You can explore what commands are available by running the --help option:

ipums --help

In particular, suppose that you have specified an extract in an ipums.yml file as described in the getting started guide.

description: Simple IPUMS extract
collection: usa
api_version: beta
samples:
  - us2012b
variables:
  - AGE
  - SEX

Then you can submit, wait for, and download the extract in a single line:

ipums submit-and-download -k <IPUMS_API_KEY> ipums.yml

Much of the rest of the functionality of the library is also available on the command line, as this document describes.

Environment Variables#

For security, it is recommended that you not pass your API key directly on the command line. The ipums command will look for your API key in the IPUMS_API_KEY environment variable.

Specifying Multiple Extracts#

You may create mutliple files specifying extracts. For instance, in addition to the ipums.yml described above, you might also have a file called ipums_with_race.yml which contains the following:

description: Another extract
collection: usa
api_version: beta
samples:
  - us2012b
variables:
  - AGE
  - SEX
  - RACE

Then the following command would submit and download this extract:

ipums submit-and-download -k <IPUMS_API_KEY> ipums_with_race.yml

Alternatively, the submit-and-download command also allows you to specify multiple extracts simultaneously. To do so, specify the ipums_multiple.yml file as follows:

extracts:
- description: Simple IPUMS extract
  collection: usa
  api_version: beta
  samples:
    - us2012b
  variables:
    - AGE
    - SEX
- description: Another extract
  collection: usa
  api_version: beta
  samples:
    - us2012b
  variables:
    - AGE
    - SEX
    - RACE

Note that this specifies a dictionary with one key (extracts) whose value is a list of extract specifications. Then you can submit and download these extracts with the command:

ipums submit-and-download -k <IPUMS_API_KEY> ipums_multiple.yml

Step-by-Step#

The introduction provided an all-in-one command submit-and-download that submits, waits for, and downloads and IPUMS extract. But sometimes you may wish to break up the steps (e.g., you want to redownload an extract that has already been prepared). This functionlaity is available via the submit, check, and download commands:

ipums submit -k <IPUMS_API_KEY> ipums.yml
# Your extract for collection usa has been successfully submitted with number 10

ipums check -k <IPUMS_API_KEY> 10
# Extract 10 in collection usa has status started

# "started" means that your extract has been queued
# You should wait until the status is "completed"
ipums check -k <IPUMS_API_KEY> 10
# Extract 10 in collection usa has status completed

ipums download -k <IPUMS_API_KEY> 10

Extra options#

These commands provide several extra options, which may be found by running any command with the --help option, for example:

ipums submit --help

Here we enumerate a few for reference:

  • -k: For commands that require your API key, this is used to specify the API key. In every case, you can also specify your key via the IPUMS_API_KEY environment variable.
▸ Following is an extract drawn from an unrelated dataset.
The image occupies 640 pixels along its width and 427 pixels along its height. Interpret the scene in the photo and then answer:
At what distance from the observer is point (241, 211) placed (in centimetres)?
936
  • -o: For commands that download an extract, this may be used to specify which directory the extract will be downloaded to. The default is always the current directory.

Parquet#

For repeated use of a data set, we encourage you to store the data set as parquet. This will greatly facilitate loading the data into memory or working with tools like dask. We’ve provided a convenient command line tool for this conversion.
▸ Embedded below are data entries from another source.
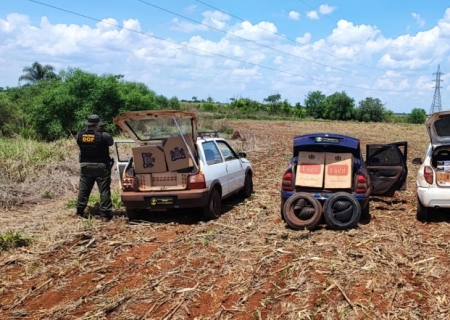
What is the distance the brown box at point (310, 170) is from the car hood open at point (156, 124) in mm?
2139

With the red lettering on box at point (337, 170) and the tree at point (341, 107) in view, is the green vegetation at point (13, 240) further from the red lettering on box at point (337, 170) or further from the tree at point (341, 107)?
the tree at point (341, 107)

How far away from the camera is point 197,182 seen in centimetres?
912

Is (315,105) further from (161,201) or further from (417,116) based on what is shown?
(161,201)

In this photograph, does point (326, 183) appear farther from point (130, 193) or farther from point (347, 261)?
point (130, 193)

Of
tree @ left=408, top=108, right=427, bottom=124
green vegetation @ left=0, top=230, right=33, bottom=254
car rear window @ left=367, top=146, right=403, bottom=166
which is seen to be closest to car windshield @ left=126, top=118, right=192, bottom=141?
green vegetation @ left=0, top=230, right=33, bottom=254

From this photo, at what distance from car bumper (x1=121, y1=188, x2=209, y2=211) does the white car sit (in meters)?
3.86

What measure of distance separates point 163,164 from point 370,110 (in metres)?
77.4

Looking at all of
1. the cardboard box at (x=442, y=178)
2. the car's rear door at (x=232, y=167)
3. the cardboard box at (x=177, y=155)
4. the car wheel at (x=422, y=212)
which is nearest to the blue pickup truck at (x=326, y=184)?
the car wheel at (x=422, y=212)

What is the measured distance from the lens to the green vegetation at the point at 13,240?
7.62 meters

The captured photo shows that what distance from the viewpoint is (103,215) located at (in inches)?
377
Suppose you’ve downloaded an extract into usa_00006.dat whose DDI is specified in usa_00006.xml. Then you can convert this to a parquet file called usa_00006.parquet as follows:

ipums convert usa_00006.xml usa_00006.dat usa_00006.parquet

Once you have the parquet file in hand, you can load it the same way you would any other IPUMS file:

import ipumspy

ddi = ipumspy.read_ipums_ddi(ddi_file)
ipums_df = ipumspy.read_microdata(ddi, "usa_00006.parquet")